Another instance of hand-lining comes from Beni Hasan.[786] The same register contains a representation which is not only the earliest (c. 2000 b.c.) of fishing with a Rod known in the whole world, but is also (with the exception of that from the tomb of Kenamūn at Thebes[787]) the only depictment, I believe, of the Rod till we reach Greece about the sixth century b.c.
Unless the passion for sport pure and simple dominated rich and poor alike, we can fairly surmise that Angling yielded good results. The man in the Beni Hasan illustration, whether a fishing ghillie, or a professional fisherman belonging to the province which the tomb’s owner governed, or a peasant fishing on his own, is not merely posing for his picture.

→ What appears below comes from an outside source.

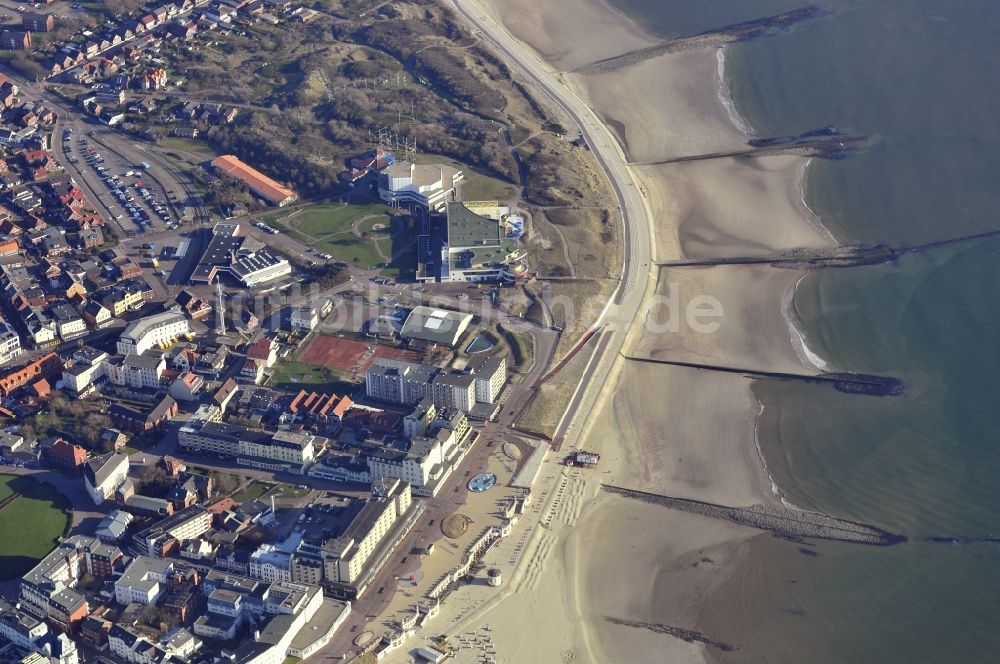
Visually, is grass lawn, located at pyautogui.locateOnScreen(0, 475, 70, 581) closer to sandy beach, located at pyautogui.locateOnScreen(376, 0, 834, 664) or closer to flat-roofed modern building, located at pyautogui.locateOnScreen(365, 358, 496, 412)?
flat-roofed modern building, located at pyautogui.locateOnScreen(365, 358, 496, 412)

THE EARLIEST REPRESENTATION OF ANGLING, c. 2000 B.C.
From P. E. Newberry, Beni Hasan, Pt. 1, Pl. 29.
The Theban illustration (some six hundred years later) squares with Wilkinson’s statement “sometimes the angler posted himself in a shady spot by the water’s edge, and, having ordered his servants to spread a mat upon the ground, sat upon it as he threw his line: some, with higher ideas of comfort, used a chair, as stout gentlemen now do in punts upon retired parts of the Thames.” The beat of our piscator, whose fishing lines should be closely studied, was probably not on “a retired part” of the Nile, but on one of his own vivaria, which, as in Assyria and Italy, ensured a supply of fresh fish in hot weather.
The lengths of the Rod and of the Line, if we may compute them by the height of the Anglers, assimilate fairly well to the eight cubits or six feet of Ælian’s Macedonian weapon some two millennia later.
Figures of fish caught by the mouth indicate baits, but no data enable us to identify their nature. Wilkinson’s statement “in all cases they adopted a ground bait, without any float” leaves itself open to question. In the Beni Hasan scene of Angling, which he entitles Fishing with Ground Bait, neither the hieroglyph attached nor anything else shows that, although in this instance no float appears, the bait was resting at the bottom, and not moving in the stream. The tombs generally may have led him to conclude that floats were unknown, but a netting scene in the Tomb of Ti shows a large float, presumably indicating the exact spot occupied by the trap in the water.[788]
The ancient Egyptian, if he employed the practice of his modern successor, used scraps of meat, lumps of dough, minnows, and bits of fish.[789] In connection with the last two a very curious passage in the Book of the Dead runs, “I have not caught fish with bait made of fish of their kind.”[790]